Le coffret que propose le label Profil Hänssler est bien représentatif de son art. Bach est là, en abondance, nous l’avons dit, dans les œuvres célèbres qui ont installé la renommée de Wanda Landowska et ont déjà fait l’objet de plusieurs rééditions. Les Variations Goldberg parisiennes de novembre 1933 sont historiques ; le Pleyel est quelque peu ferraillant en ce temps du 78 Tours, mais on l’oublie, car, comme elle l’a écrit elle-même, la virtuose veut rendre à ces variations tout le charme et la substance dont on ne peut se passer. On est vite emporté par l’imagination et l’audace de tempi vifs et acérés, par une volonté d’avancée et une inspiration qui ne se dément jamais. Une leçon de narration, servie par une technique de l’instrument sidérante. Plus de dix ans plus tard, après la guerre, la claveciniste enregistrera une seconde version, plus calme mais tout aussi musicale, qui n’est pas reprise ici. 
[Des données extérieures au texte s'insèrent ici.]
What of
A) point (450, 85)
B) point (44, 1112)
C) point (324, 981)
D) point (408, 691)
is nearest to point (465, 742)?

L’autre grand monument, c’est Le clavier bien tempéré, gravé patiemment, toujours en 78 Tours, en son domicile du Connecticut, entre 1949 et 1954. Lumineuse leçon de grand style, plus assagi (un effet de l’âge ?), mais avec une clarté de toucher et une architecture équilibrée qui tient compte des couleurs et de la fantaisie rythmique. D’autres pages de Bach sont présentes : Partita n° 2 (1933), Suite française n° 6 (1936), Concerto BWV 1052 (1938) dirigé par Eugène Bigot, Sonate pour violon et clavecin BWV 1016 (1944 à New York) avec Yehudi Menuhin, âgé de 28 ans, complicité assurée, mais aussi des pièces de musique française qu’elle affectionnait, où voisinent en 1946 le Grand Siècle (Couperin, Rameau, Chambonnières) avec un Purcell, un anonyme ou de petites pièces de Mozart, dont un savoureux Rondo alla turca de la Sonate n° 11. Ici aussi, la vie est très présente, et la beauté des phrasés est éloquente. Comme elle l’est dans un concerto de Haydn ou la transcription d’un concerto pour orgue de Haendel en 1937, toujours avec Eugène Bigot.
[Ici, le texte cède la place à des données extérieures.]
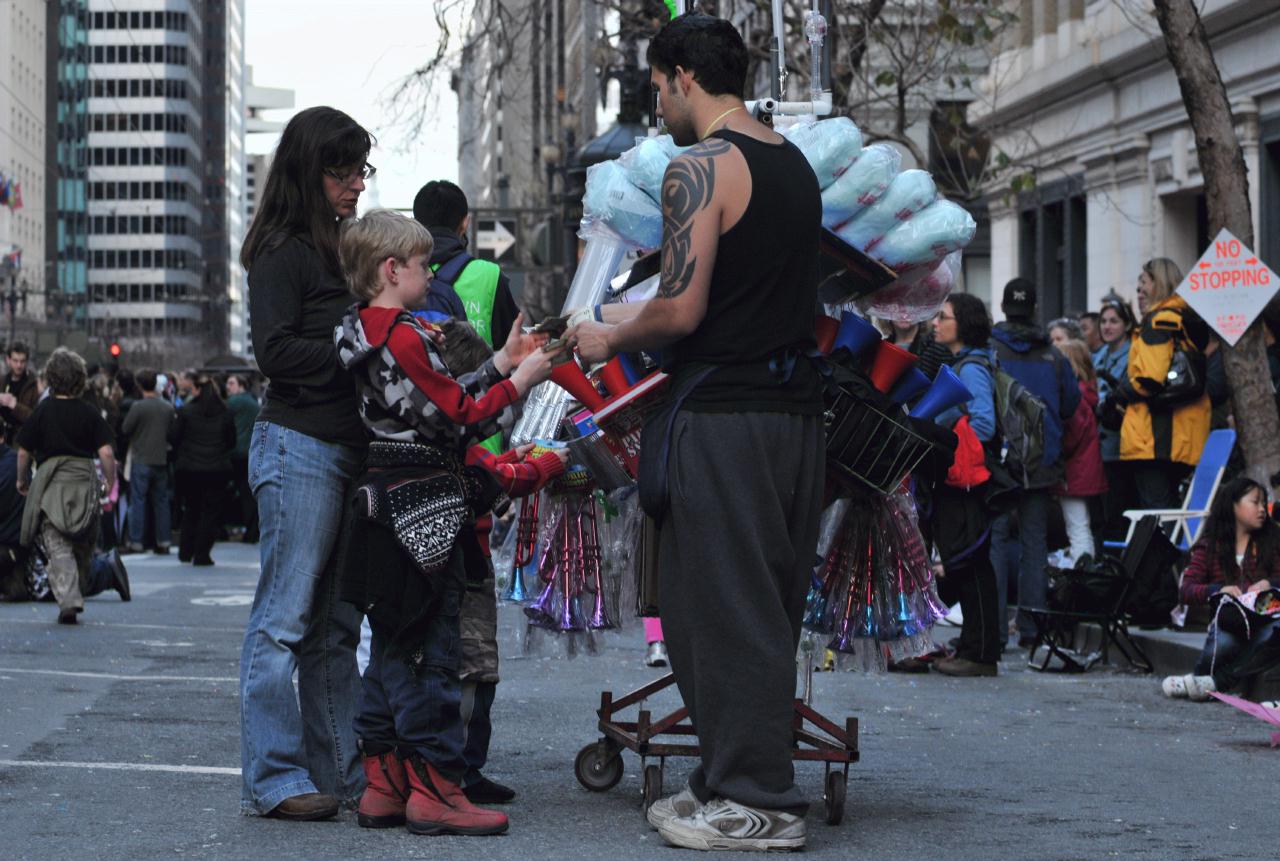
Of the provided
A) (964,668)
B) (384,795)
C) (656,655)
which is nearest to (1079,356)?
(964,668)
Un CD est entièrement consacré à Domenico Scarlatti avec des enregistrements parisiens d’avant-guerre, entre 1934 et 1939. Nous avons ici une vingtaine de sonates du Napolitain sur les quarante que Wanda Landowska a mises en évidence. Il y a dans ces miniatures une incroyable énergie, mêlée à une liberté du discours qui se traduit en termes de souplesse et de finesse rythmiques. Le clavecin est métallique, certes, mais c’est souvent la fête (écoutez la 107, suivie de la 380, un double régal). Quel chemin ouvert pour ceux qui, à l’instar de Colin Tilney, Gustav Leonhardt, Andreas Staier ou Scott Ross se lanceront plus tard au cœur de cette somme ! L’éditeur a eu la bonne idée de consacrer le dernier disque de la série à Wanda Landowska pianiste dans un programme Mozart qui propose trois moments de son parcours : la Fantaisie KV 397 de 1937 à Paris, la Sonate n° 5 KV 283, gravée à Lakeville en 1956, trois ans avant sa disparition, mais surtout le Concerto n° 22 K. 482 de décembre 1945, avec le Philharmonique de New York mené par Artur Rodzinski. Une interprétation bien connue, dont la joie ou la mélancolie sont soulignées avec tant de justesse.  

Les Bach historiques figurent sans doute déjà dans maintes discothèques, car le disque n’a jamais négligé Wanda Landowska. Mais l’ensemble ici proposé est représentatif de l’art de cette virtuose dont on mesure l’importance dans l’histoire de l’interprétation du clavecin. On se laissera donc facilement tenter par ce coffret à prix doux. Le remastering de Torben Widdermann tire le maximum des possibilités offertes par le matériau d’origine. On ne peut que lui en savoir gré.